» Source data
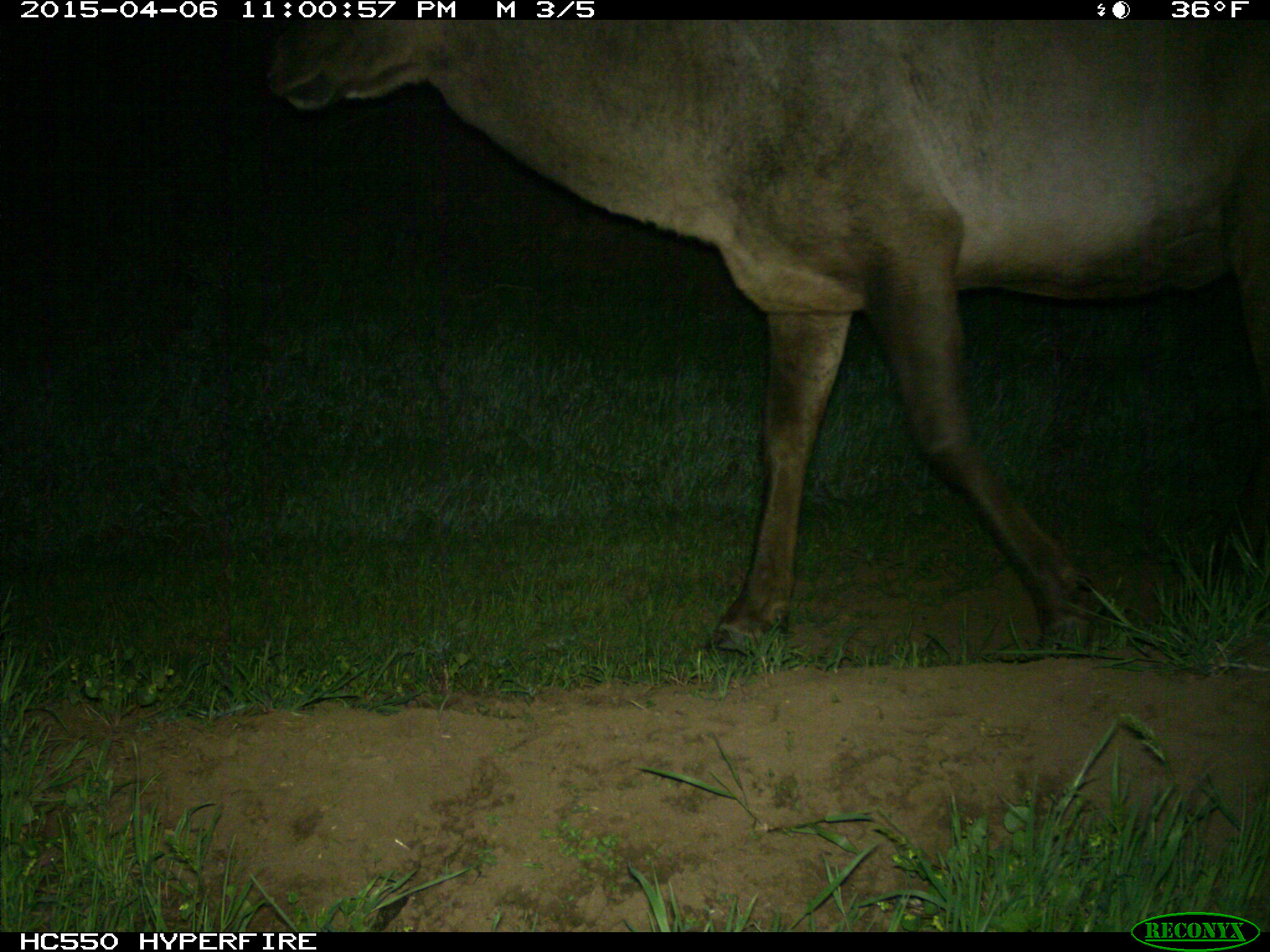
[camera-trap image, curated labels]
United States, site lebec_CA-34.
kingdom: Animalia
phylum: Chordata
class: Mammalia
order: Artiodactyla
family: Cervidae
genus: Cervus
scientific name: Cervus canadensis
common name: elk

» What is required
The entries are to be transcribed in full. Their pictures are not.

» Task result
[camera-trap image, curated labels]
United States, site lebec_CA-34.
kingdom: Animalia
phylum: Chordata
class: Mammalia
order: Artiodactyla
family: Cervidae
genus: Cervus
scientific name: Cervus canadensis
common name: elk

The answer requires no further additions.